For their pasta, I always order the Linguine Al Prosciutto E Tartufo (not in photo, PHP298) which is a flavorful combination of prosciutto (as the name suggests), truffle oil, porcini and shiitake mushrooms. Good for 2-3.
Here is a photo of their Linguine Al Salmone Cremoso (PHP318) which is basically linguine pasta in a creamy mix of salmon, white sauce and lemon.
In June of 1994, Fr Gianluigi Colombo, a Salesian Italian priest in charge of overseeing the operations of the Don Bosco Printing Press, was given permission by Don Bosco management to set up a “canteen” to support its employees. Fr Colombo made the request to address the concern of its employees not having access to good food during lunch break.
The employees not only got good food to satisfy their hunger but authentic, freshly-made Italian dishes in a “turo-turo” setting. The friendly, familiar atmosphere made the foreign dishes that were new to their palette, less intimidating and phenomenal beyond anything they had ever tasted before.

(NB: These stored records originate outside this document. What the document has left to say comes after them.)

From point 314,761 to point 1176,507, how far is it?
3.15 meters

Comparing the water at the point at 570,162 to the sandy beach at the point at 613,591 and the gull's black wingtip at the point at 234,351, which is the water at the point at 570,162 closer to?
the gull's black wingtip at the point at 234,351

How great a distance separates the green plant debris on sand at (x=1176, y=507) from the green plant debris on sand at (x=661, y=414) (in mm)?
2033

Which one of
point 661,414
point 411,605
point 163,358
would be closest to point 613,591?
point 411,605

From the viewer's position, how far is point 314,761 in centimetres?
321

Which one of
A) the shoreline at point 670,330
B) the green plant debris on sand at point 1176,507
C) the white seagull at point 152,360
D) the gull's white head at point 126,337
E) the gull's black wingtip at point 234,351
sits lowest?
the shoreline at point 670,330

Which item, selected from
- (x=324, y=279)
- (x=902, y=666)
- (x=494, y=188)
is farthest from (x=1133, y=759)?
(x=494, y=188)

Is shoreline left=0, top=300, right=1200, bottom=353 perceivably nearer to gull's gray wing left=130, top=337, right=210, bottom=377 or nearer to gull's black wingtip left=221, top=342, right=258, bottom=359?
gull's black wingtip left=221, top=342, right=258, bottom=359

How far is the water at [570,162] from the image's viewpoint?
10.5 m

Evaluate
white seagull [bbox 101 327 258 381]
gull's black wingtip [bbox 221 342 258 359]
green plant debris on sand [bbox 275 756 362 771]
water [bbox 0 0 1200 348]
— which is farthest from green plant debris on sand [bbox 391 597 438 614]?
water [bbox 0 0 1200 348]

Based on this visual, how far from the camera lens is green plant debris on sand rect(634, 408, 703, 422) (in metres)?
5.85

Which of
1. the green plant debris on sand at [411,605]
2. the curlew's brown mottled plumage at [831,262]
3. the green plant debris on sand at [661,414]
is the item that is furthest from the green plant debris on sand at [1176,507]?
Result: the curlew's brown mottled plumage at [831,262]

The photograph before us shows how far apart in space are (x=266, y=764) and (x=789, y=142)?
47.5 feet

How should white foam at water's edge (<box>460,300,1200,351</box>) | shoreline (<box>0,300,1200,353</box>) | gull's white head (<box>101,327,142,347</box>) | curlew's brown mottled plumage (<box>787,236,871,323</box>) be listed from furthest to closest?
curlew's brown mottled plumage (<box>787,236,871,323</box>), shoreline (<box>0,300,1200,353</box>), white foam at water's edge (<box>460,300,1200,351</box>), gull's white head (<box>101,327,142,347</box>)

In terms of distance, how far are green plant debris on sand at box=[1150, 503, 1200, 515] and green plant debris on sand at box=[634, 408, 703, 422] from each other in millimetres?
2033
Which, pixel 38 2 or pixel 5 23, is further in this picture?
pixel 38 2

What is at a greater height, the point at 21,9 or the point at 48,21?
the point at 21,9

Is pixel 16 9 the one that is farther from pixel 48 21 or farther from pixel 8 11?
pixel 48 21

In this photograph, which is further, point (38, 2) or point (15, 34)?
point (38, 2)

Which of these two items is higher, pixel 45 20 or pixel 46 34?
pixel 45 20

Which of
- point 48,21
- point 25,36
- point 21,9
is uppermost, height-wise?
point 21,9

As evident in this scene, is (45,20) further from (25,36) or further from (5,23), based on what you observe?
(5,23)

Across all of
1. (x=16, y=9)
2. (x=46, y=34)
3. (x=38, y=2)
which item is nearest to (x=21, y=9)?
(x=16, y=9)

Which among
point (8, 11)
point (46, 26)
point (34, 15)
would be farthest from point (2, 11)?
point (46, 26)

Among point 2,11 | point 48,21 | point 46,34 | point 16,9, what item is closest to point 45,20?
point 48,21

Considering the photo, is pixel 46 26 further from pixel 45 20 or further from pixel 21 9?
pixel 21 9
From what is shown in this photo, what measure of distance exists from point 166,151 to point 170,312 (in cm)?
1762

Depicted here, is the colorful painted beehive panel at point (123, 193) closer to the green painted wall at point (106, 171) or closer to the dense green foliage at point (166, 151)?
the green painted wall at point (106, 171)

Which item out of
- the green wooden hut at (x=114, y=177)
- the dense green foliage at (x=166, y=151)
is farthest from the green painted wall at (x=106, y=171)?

Starting with Italian coffee and gelato, the canteen eventually introduced wood-fire oven baked pizzas and homemade pasta. Fr Colombo’s kitchen eventually became a taste of heaven where tired and weary “souls” found comfort.
By June 2001, Amici di Don Bosco (Friends of Don Bosco) was legally established as a business entity to also serve the needs of students studying in Don Bosco. The “turo-turo” was now known to many as a self-service canteen and eventually opened its doors to a broader market. However, it wasn’t the requirements of the printing press nor of the students of Don Bosco alone that kept Amici di Don Bosco’s stove burning.
News of great Italian cuisine prepared and served by priests and “ordinary people” inside a canteen spread like wildfire, attracting patrons from all over Metro Manila. From humble beginnings, the printing press cafe became known for authentic Italian pizza, pasta, and gelato.
Initially believing that it was the good Italian food that drew in the crowds, the employees eventually realized that they offered something much more. Customers experienced a certain warmth and charm whenever they came; where the staff treated each and every customer with special attention. People from all walks of life: expatriates and celebrities, white and blue-collar workers, housewives and socialites, flocked to Makati to experience Amici di Don Bosco. Every day, from 11am to 2pm, this inconveniently located “hole-in-the-wall” along Pasay Road would be packed with lines of patrons waiting to be seated!
Perhaps the novelty of the paradoxical situation became an attraction; Italian cuisine in a canteen setting, warm and excellent service by people who had no formal training: former carpenters, printing press laborers, and priests. Everyone was willing to share tables, eat using mismatched utensils, appreciate the same good food, and enjoy the same ambience of chaos brought about by good friends and family at the table!
This is the “magic” of Amici di Don Bosco!